Assembled in the book are five different projects, all experimental, each approaching the task of translating a literary text, produced any time from the 19th century onward, with the translator’s own understanding of the process of translation, as long as it involves Western Armenian. Alexia Hatun, for example, “translate[s] towards me.” In other words, she explores her experience of reading Zabel Yessayan’s Hokis Aksoryal (My Soul in Exile), “translating inspiration into new creativity, Western Armenian as my only tool.” A novice to Western Armenian, which she started studying as an adult, Hatun does an extraordinary job of “translating the contents of my soul into language, using my adopted mother tongue, without the mediation of a dominant language.” Her poem gives free rein to expressing her sentiments, while remaining true to Yessayan’s spirit to rebel and to fight. The persona starts in a state of inner turmoil and sadness but refuses to succumb to hopelessness, vowing to fight to free her soul. The poem ends with images of a new dawn, and with dreams of “creating new heavenly domes with our letters.”

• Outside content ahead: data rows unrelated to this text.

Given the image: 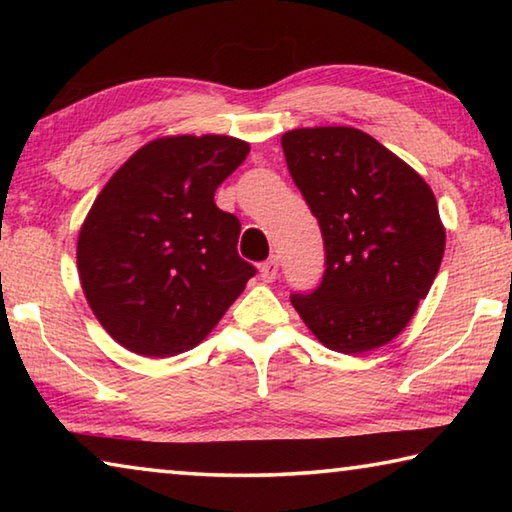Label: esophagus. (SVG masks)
Returning <instances> with one entry per match:
<instances>
[{
	"label": "esophagus",
	"instance_id": "esophagus-1",
	"mask_svg": "<svg viewBox=\"0 0 512 512\" xmlns=\"http://www.w3.org/2000/svg\"><path fill=\"white\" fill-rule=\"evenodd\" d=\"M277 268H280V262H277V257H271L268 262L259 266V275H262L264 282H273L277 277Z\"/></svg>",
	"mask_w": 512,
	"mask_h": 512
}]
</instances>
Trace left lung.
<instances>
[{
    "instance_id": "8db88e82",
    "label": "left lung",
    "mask_w": 512,
    "mask_h": 512,
    "mask_svg": "<svg viewBox=\"0 0 512 512\" xmlns=\"http://www.w3.org/2000/svg\"><path fill=\"white\" fill-rule=\"evenodd\" d=\"M293 183L318 219L325 277L291 305L325 348L363 354L411 323L445 253L431 187L411 164L352 126L282 135Z\"/></svg>"
}]
</instances>
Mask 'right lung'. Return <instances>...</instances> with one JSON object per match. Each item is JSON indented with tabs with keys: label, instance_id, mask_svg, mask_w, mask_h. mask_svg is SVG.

Using a different approach, Mher Tarakjian translates excerpts from his Aleppo High School Armenian literature handouts, to highlight a history of displacement, and of separation into East and West. “Today, our histories are continually translated and reshaped in a globally dispersed diaspora,” he writes. Mher explains that the process of translating the segments on Shahan Shahnour, Mateos Zarifian and Krikor Zohrab from the handouts, makes him “love the language and dream in Armenian again . . . and maybe dream of a new Armenia,” just as the teacher had hoped her students would.
Alina Gregorian juxtaposes sentences from children’s books, in Eastern and Western Armenian, attempting to show “how different the dialects can be.” Hrayr Varaz, on the other hand, translates lines from Nancy Agbabian’s poem, “Fear of Sex,” into Western Armenian, “replicating the flow of spoken language over formal grammar rules.”